Jul 1, 2016 4:15 PM
Mideast mediators questions Israel's commitment to 2 states
The Associated Press
UNITED NATIONS (AP) — International mediators trying to promote Mideast peace warned in a highly anticipated report Friday that Israel's settlement expansion is eroding the viability of a Palestinian state and raises "legitimate questions" about its commitment to a two-state solution.
The Quartet of Mideast negotiators — the U.N., U.S., European Union and Russia — also criticized the glorification of Palestinians who commit "terrorist attacks" against Israel and called on the Palestinian Authority to "act decisively" to stop incitement to violence and clearly condemn "all acts of terrorism."
While the Israeli and Palestinian leaders and the majority of people on both sides support a negotiated two-state solution, the mediators expressed serious concern that continuing on the current course "will make this prospect increasingly remote."
The Quartet called for immediate steps to reverse three trends that it says are "severely undermining hopes for peace" — Israeli settlement construction and expansion; the Palestinians' lack of unity and the illicit arms build-up and militant activity in Gaza; and continuing violence, "terrorist attacks" against civilians and incitement to violence.
Without urgent action, the Quartet warned that "a one-state reality of perpetual occupation and conflict" will become entrenched, which "is incompatible with realizing the national aspirations of both peoples."
Israel captured the West Bank, Gaza Strip and east Jerusalem in the 1967 Mideast War. It withdrew from Gaza in 2005, but nearly 600,000 Israeli settlers remain in east Jerusalem and the West Bank. The Palestinians claim all three areas for a future state, a position that has wide global support.
The Quartet, which is supposed to guide the two parties to peace, had been sidelined in peacemaking efforts, which the United States has led. But following Secretary of State John Kerry's failure to broker a peace agreement in April 2014, the Quartet is now trying to take on a bigger role and give efforts to reach a peace deal much broader international backing.

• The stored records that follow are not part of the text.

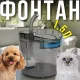 Питний фонтан для кішок та собак 1.5л з фільтром і прозорим резервуаром
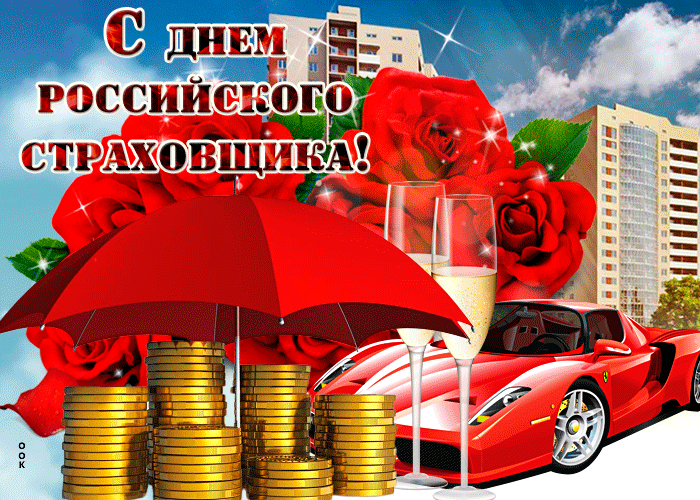 Картинки и открытки с Днем страховщика. Анимированные гифки
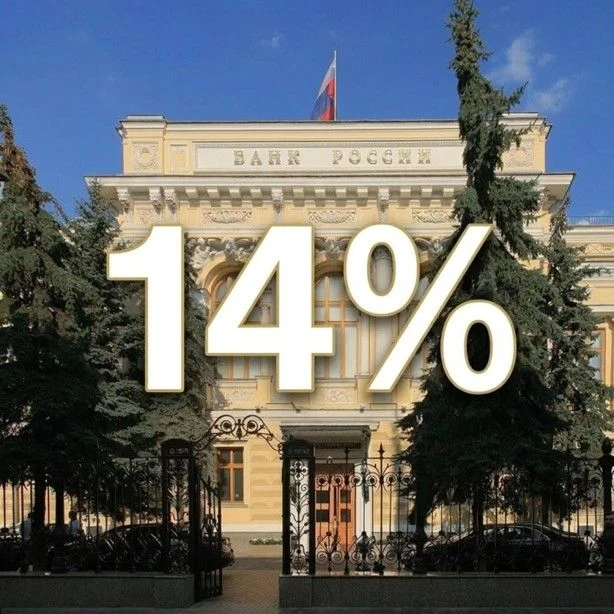 ✅24 июля 2026 года Совет директоров Банка России принял решение снизить ключевую ставку на 25 базисн
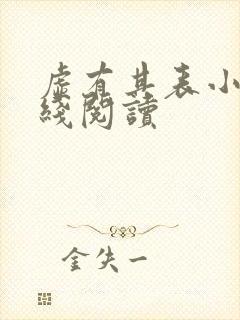 虚有其表小说在线阅读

In a statement released with the report, the Quartet invited Israel and the Palestinians "to engage with it on implementing its recommendations and creating the conditions for the resumption of meaningful negotiations that resolve all final status issues."

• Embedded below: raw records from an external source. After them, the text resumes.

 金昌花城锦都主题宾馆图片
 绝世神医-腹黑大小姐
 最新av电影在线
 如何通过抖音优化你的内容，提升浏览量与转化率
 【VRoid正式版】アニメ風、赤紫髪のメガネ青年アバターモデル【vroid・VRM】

Diplomats said it is significant that the United States, Israel's closest ally, was a party to the report.
U.S. State Department spokesman John Kirby said "We would be open to having the (U.N.) Security Council welcome the report."
But there is no indication the U.S. will support substantive council action, like threatening sanctions on those who fail to implement the report, which could put pressure on both sides to resume negotiations.
The initial response from the Palestinians showed no interest in engaging.
Palestinian official Saeb Erekat said the report on first reading "does not meet our expectations" because "it attempts to equalize responsibilities between a people under occupation and a foreign military occupier."
He said the Palestinians will continue to insist that all previous agreements be implemented with a time frame including "a full cessation of Israeli settlement activities." He urged the international community to support the French initiative for an international conference to spur peace efforts and the 2002 Arab peace initiative which promised peace and recognition of Israel in exchange for the creation of a Palestinian state.
Israeli Prime Minister Benjamin Netanyahu's office said the government will continue to strive for a negotiated peace based on two states for two peoples and "will discuss with the Quartet envoys ways to explore moving toward this end."
His office welcomed "the Quartet's recognition of the centrality of Palestinian incitement and violence to the perpetuation of conflict." In the 24 hours before the report was published, Palestinians carried out three attacks on Israelis leaving two dead and others wounded and the government said the Palestinians didn't condemn them, instead referring to one attacker as a "martyr."
Netanyahu's office strongly rejected "the myth that Israeli construction in the West Bank is an obstacle to peace." The government also rejected "any attempt to draw moral equivalence between construction and terrorism."
The report not only calls for an end to settlement construction but on designating land for exclusive Israeli use and denying Palestinian development.
Area C comprises 60 percent of the West Bank, including the majority of agricultural land and natural resources, and the Quartet said Israel has unilaterally taken 70 percent of the area for exclusive Israeli use.
In other recommendations, the mediators urged the Palestinians to end the rift between President Mahmoud Abbas' Fatah movement in the West Bank and the Islamic militant group Hamas in the Gaza Strip.
"Gaza and the West Bank should be reunified under a single, legitimate and democratic Palestinian authority," the Quartet said.
It called for an end to the illicit arms buildup and militant activity by Hamas and urged Israel to accelerate access and movement to and from Gaza.